На Кэтрин, неизменную старосту класса, ее слова, как и следовало ожидать, подействовали — и она чмокнула ее в щеку, даже Томас на секунду оборвал свисти улыбнулся ей в ответ.
По правде говоря, никому, кроме меня, это не нужно, думала Констанс, надевая галоши, перед тем как выйти в промозглый сад. Они-то знают, что чувствуют, вернее, им кажется, что знают, и с них этого достаточно.
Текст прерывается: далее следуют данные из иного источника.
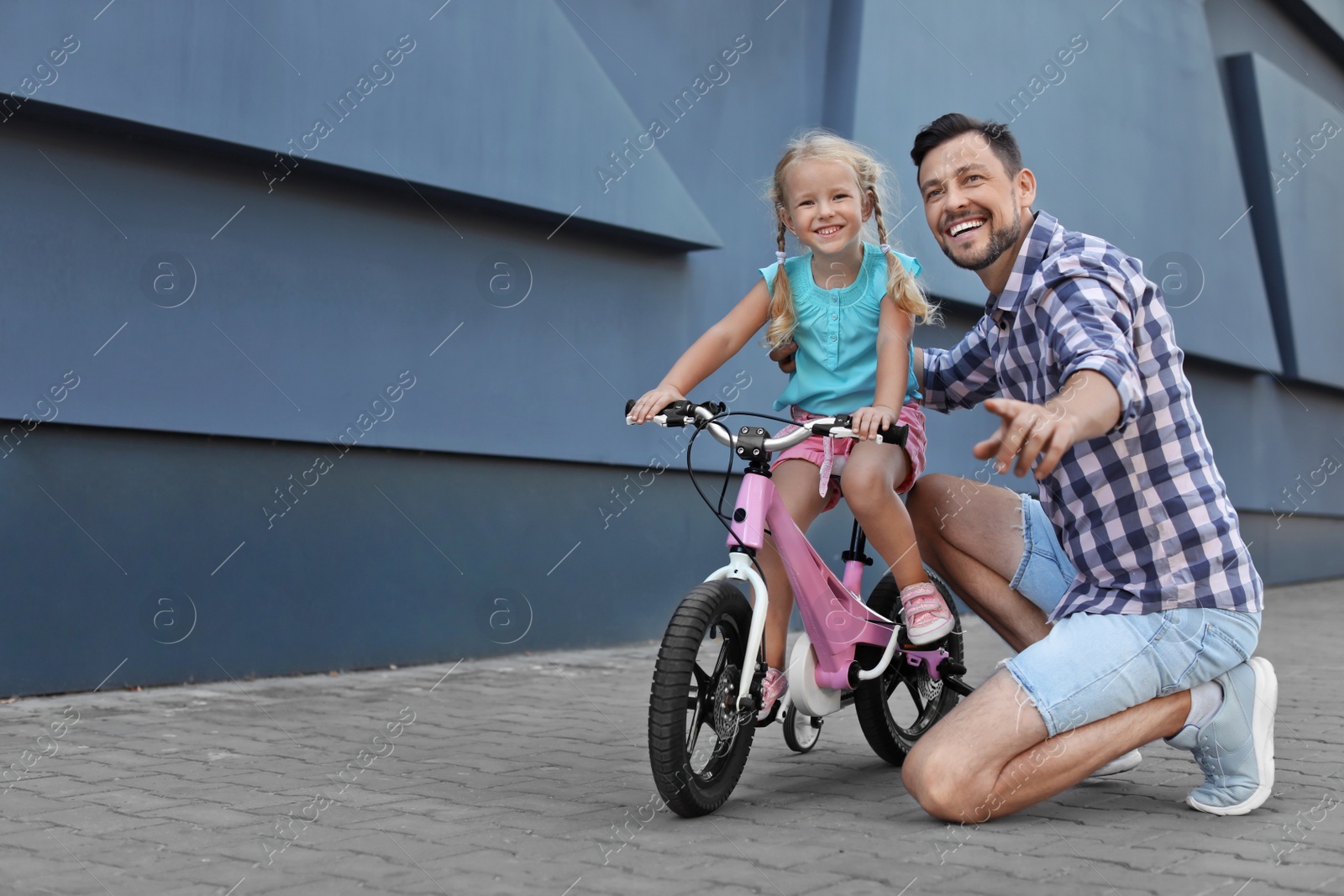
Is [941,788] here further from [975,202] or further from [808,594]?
[975,202]

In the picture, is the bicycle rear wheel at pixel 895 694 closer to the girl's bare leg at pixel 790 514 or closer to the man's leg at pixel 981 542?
the man's leg at pixel 981 542

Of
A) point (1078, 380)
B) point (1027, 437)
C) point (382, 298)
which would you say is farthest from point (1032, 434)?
point (382, 298)

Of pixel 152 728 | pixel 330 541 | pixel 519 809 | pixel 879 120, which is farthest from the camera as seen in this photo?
pixel 879 120

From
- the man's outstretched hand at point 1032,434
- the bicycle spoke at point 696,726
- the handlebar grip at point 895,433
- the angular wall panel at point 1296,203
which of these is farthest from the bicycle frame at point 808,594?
the angular wall panel at point 1296,203

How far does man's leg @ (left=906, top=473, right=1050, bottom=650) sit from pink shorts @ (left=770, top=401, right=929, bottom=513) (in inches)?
4.0

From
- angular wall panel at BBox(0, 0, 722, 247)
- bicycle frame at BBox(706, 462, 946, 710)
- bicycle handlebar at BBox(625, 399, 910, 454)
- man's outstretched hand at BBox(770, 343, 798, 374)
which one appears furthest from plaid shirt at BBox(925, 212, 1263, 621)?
angular wall panel at BBox(0, 0, 722, 247)

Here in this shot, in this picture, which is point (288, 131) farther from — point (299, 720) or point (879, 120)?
point (879, 120)

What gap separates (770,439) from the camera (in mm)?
3428

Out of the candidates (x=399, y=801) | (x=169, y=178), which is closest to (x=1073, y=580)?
(x=399, y=801)

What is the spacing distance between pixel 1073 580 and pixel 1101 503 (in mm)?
327

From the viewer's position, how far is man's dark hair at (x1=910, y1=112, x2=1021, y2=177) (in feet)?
11.7

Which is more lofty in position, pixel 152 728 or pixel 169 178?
pixel 169 178

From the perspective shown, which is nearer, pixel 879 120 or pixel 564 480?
pixel 564 480

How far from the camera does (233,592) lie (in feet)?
17.6
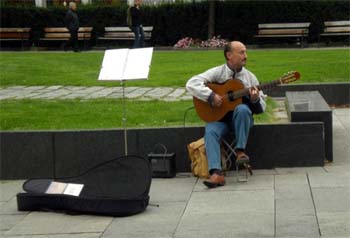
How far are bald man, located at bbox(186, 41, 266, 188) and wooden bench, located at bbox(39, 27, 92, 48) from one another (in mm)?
20162

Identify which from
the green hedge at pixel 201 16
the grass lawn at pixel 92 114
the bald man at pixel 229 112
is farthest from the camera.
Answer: the green hedge at pixel 201 16

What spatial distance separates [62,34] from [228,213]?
22.2 meters

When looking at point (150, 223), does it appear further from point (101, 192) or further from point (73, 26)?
point (73, 26)

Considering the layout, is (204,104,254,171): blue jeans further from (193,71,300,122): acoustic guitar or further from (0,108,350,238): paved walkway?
(0,108,350,238): paved walkway

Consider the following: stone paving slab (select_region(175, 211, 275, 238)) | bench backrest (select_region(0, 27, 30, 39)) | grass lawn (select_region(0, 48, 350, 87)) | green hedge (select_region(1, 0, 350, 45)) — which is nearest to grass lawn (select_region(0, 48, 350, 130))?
grass lawn (select_region(0, 48, 350, 87))

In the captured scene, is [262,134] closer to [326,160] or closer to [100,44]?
[326,160]

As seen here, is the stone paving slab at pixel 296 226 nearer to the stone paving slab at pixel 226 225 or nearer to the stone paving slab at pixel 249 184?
the stone paving slab at pixel 226 225

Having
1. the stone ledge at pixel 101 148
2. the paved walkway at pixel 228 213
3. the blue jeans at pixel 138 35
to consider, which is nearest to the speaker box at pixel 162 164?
the paved walkway at pixel 228 213

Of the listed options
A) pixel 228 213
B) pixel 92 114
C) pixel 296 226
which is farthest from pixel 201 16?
pixel 296 226

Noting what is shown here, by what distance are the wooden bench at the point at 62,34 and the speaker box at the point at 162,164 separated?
1997cm

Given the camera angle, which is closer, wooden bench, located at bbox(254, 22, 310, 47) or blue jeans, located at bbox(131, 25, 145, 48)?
blue jeans, located at bbox(131, 25, 145, 48)

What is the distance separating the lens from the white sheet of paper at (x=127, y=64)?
24.8ft

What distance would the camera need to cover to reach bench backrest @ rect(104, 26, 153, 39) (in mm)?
27670

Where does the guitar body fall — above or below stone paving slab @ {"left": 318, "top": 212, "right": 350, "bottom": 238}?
above
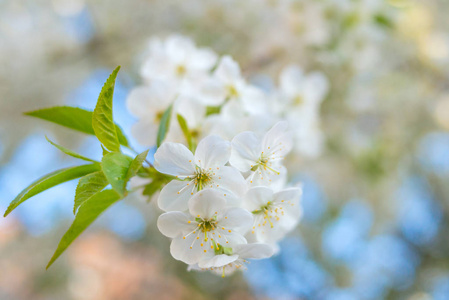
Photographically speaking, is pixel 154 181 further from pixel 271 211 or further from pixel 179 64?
pixel 179 64

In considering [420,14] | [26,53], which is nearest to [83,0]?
[26,53]

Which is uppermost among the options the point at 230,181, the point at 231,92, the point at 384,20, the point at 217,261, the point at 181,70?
the point at 384,20

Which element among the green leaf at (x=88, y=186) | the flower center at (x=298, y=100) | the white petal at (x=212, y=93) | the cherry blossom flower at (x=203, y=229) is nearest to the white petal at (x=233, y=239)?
the cherry blossom flower at (x=203, y=229)

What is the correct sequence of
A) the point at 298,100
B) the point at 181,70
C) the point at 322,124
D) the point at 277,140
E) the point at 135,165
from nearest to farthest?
the point at 135,165 < the point at 277,140 < the point at 181,70 < the point at 298,100 < the point at 322,124

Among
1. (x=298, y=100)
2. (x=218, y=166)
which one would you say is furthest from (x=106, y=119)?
(x=298, y=100)

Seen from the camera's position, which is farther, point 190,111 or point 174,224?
point 190,111

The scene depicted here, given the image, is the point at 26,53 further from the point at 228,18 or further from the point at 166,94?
the point at 166,94

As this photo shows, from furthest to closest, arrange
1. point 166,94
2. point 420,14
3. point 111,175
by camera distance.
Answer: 1. point 420,14
2. point 166,94
3. point 111,175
Она решительно шагнула за порог, на холод, окинула взглядом скукожившиеся, прибитые морозом хризантемы, и тут же, прорвав преграды, старательно воздвигнутые ею за предрассветные часы, проведенные в мертвенно-затхлой комнате больной, на нее нахлынули ее подлинные чувства. Я испытываю облегчение — и больше ничего, думала она, это — первый шаг к свободе, прочь отсюда, и она втоптала каблуком последнюю привядшую желтую хризантему в землю. Теперь уже недолго осталось, скоро этой жизни конец — хватит с меня, довольно играть постылую роль матери благородного семейства, довольно ковыряться в мерзлой грязи, спасаться в саду от удушливого уюта дома. Она испытала нечто подобное еще вчера ночью, когда карие глаза старухи преследовали ее с поистине собачьим обожанием. Рабская преданность старухи лишала ее сил к сопротивлению, связывала ее и детей в единый узел, за последние десять лет узел стянулся еще туже; рабская преданность старухи помешала Томасу и Кэтрин повзрослеть, и они до сих пор упивались зачитанными до дыр старыми книжками и выпиливали лобзиком; безрассудное обожание Эллен помешало им преодолеть неприспособленность, сама же Констанс опомнилась, поняла, как губительна эта атмосфера, слишком поздно, когда решиться на перемены значило резать по живому, и ей ничего не оставалось, как бежать от этого тупого взгляда в ненавистный сад. Зато теперь — будь что будет, а она уедет в Лондон, станет жить как хочется, а не ради кого-то и в память кого-то. И мурлыча любимую песенку своего дядюшки «По бульвару мы пойдем, девочку подцепим», она стала с корнем выдирать из мерзлой земли одну хризантему за другой.